A live, multi-tenant platform where anyone can spin up a chatbot grounded in their own documents — a Next.js app on Vercel talks to a Cloudflare Worker that retrieves from a vector index and answers with gpt-5.1, streamed token by token.
AskMyBot lets anyone build a chatbot that answers from their own material instead of the open internet. You sign in, create a named bot, upload your documents — a policy handbook, product docs, lecture notes — and from then on the bot answers questions using what's in those files, and points back to where it found the answer. Every account is isolated: your bots and your knowledge are yours alone.
Answering is a retrieval-augmented-generation (RAG) loop. When you ask something, the question is turned into a vector and matched against your documents in a vector index; the closest passages are pulled back as context, combined with the recent conversation, and handed to the model, which writes the reply. The answer streams back word by word, so you watch it form in real time rather than waiting for the whole thing.
Under the hood it's a deliberately serverless, two-part system. A Next.js app on Vercel handles the interface, login and uploads; a separate Cloudflare Worker does the heavy retrieval and generation close to the data. Documents live in Cloudflare R2, their text and your bots' prompts in Cloudflare D1, the searchable vectors in Cloudflare Vectorize, and your account in Neon Postgres — so each concern scales on its own and the whole thing runs without a server to babysit. It is deployed and live at askmybot.me.
Each user signs in and creates their own named bots, each with an isolated knowledge base. Retrieval is filtered by user and bot, so one account's documents and answers never leak into another's.
Files upload straight to Cloudflare R2 through presigned URLs, then get parsed and chunked by Unstructured.io (by-title, with overlap), embedded with OpenAI, and written into the vector index and D1 — turning raw PDFs and Word docs into searchable knowledge.
A question is embedded and matched against Cloudflare Vectorize; the top-k vector hits are resolved to their full passages in D1 by a custom LangChain retriever, then passed to the model as grounded context — with the question first reformulated against the chat history.
A history-aware retriever and QA chain generate the reply, streamed to the browser over Server-Sent Events. The UI shows live status — connecting, retrieving, generating — so the wait is legible, and answers render as formatted markdown.

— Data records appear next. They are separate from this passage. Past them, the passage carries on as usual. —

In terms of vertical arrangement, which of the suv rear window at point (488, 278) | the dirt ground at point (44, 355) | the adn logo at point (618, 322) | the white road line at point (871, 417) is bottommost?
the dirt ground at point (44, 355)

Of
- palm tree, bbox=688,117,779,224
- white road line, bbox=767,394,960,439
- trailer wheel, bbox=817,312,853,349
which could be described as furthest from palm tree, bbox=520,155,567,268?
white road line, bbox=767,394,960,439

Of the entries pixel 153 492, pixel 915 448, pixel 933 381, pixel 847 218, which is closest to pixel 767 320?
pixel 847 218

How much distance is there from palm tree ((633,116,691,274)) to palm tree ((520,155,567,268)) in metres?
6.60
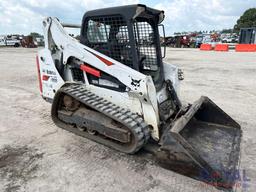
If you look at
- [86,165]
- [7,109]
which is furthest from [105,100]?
[7,109]

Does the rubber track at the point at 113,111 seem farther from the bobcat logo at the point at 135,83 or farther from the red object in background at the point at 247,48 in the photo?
the red object in background at the point at 247,48

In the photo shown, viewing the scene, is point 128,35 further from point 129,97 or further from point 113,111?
point 113,111

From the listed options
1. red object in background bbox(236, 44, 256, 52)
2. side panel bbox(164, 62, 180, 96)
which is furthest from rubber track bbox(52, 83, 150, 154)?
red object in background bbox(236, 44, 256, 52)

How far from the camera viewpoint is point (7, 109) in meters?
5.07

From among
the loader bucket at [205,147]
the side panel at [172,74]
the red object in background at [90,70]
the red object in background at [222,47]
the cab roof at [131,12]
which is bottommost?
the red object in background at [222,47]

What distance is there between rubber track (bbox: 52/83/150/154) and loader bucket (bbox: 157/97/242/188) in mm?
283

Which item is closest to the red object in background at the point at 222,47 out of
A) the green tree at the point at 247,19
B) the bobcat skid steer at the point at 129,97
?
the bobcat skid steer at the point at 129,97

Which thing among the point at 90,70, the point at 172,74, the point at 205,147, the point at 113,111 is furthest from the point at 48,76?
the point at 205,147

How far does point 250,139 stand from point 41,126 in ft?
11.8

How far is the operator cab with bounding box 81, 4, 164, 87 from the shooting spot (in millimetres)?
3117

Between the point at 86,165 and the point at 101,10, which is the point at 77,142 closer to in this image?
the point at 86,165

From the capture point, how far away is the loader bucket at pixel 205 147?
2.47 meters

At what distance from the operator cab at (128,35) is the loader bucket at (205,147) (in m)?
0.93

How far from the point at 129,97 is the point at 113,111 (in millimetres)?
305
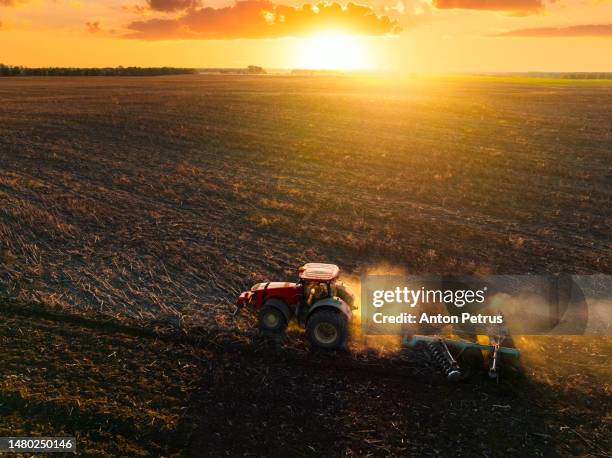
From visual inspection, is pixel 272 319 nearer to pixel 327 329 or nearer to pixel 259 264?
pixel 327 329

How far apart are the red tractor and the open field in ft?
1.49

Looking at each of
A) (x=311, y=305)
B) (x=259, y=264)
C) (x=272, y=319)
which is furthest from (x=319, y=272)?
Result: (x=259, y=264)

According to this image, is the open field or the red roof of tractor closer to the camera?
the open field

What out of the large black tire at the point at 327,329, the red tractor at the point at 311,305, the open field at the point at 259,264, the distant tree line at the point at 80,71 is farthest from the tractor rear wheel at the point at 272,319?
the distant tree line at the point at 80,71

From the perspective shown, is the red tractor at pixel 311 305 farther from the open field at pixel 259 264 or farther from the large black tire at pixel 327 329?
the open field at pixel 259 264

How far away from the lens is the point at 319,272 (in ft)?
34.8

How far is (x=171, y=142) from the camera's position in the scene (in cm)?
3138

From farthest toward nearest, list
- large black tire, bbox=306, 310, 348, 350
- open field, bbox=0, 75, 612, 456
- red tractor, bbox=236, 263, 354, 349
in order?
red tractor, bbox=236, 263, 354, 349 → large black tire, bbox=306, 310, 348, 350 → open field, bbox=0, 75, 612, 456

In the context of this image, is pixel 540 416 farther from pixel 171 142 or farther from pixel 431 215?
pixel 171 142

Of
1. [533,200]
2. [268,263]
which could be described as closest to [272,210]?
[268,263]

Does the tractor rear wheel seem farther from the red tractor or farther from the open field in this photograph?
the open field

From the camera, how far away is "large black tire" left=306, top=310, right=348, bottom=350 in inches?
396

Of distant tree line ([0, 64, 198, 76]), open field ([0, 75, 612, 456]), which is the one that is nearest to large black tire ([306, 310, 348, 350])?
open field ([0, 75, 612, 456])

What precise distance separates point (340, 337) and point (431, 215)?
33.3 ft
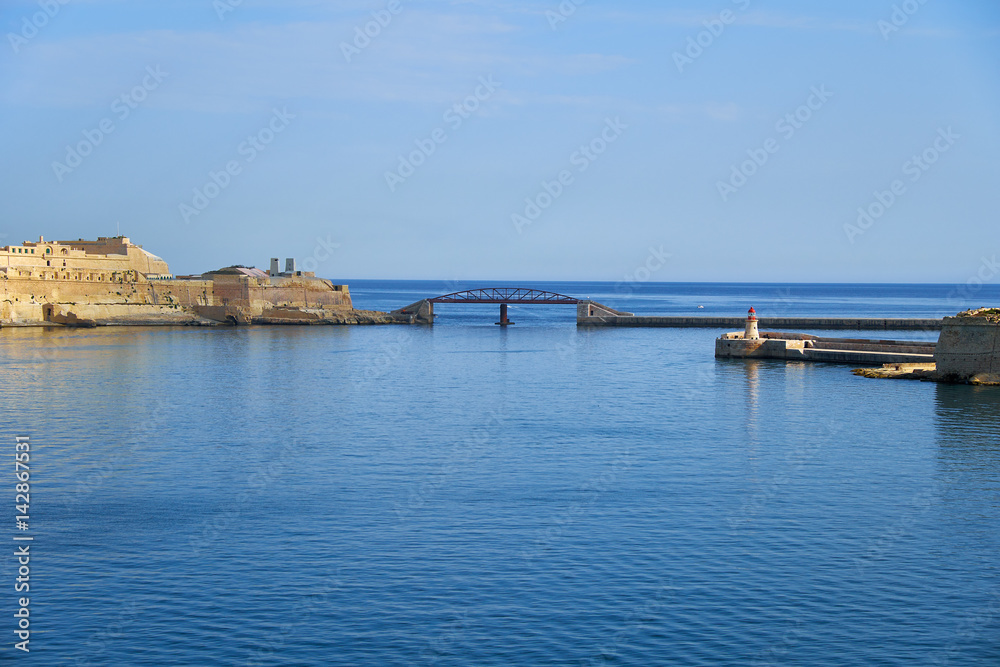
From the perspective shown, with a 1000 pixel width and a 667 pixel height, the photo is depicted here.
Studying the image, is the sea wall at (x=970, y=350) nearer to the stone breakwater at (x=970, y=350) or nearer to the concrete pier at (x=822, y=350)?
the stone breakwater at (x=970, y=350)

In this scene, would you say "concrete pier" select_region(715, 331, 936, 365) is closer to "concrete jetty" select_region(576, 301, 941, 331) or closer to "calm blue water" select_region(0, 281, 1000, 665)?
"calm blue water" select_region(0, 281, 1000, 665)

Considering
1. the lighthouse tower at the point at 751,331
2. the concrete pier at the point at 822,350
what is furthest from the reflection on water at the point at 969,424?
the lighthouse tower at the point at 751,331

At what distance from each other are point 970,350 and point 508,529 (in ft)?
108

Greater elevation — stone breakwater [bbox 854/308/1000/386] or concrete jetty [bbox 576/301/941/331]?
concrete jetty [bbox 576/301/941/331]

A Next.js frontend on Vercel is cleanly separated from a Cloudflare Worker (Hono) that owns retrieval and generation. The two talk over a bearer-token API, letting the RAG engine sit next to its data and scale independently of the web tier.
NextAuth handles email/password sign-up with verification plus Google and Facebook OAuth; accounts and sessions live in Neon Postgres via Drizzle ORM, and transactional email (verification, password reset) goes out through Resend.
Each bot carries its own system prompt and a default-bot setting, and knowledge can be added or removed by named domain — so owners tune voice and scope, and curate exactly what their bot knows.
Copy and regenerate any reply, listen to answers via browser text-to-speech, and manage files in a drag-and-drop browser built on Atlaskit pragmatic drag-and-drop — consumer-grade polish on top of the AI plumbing.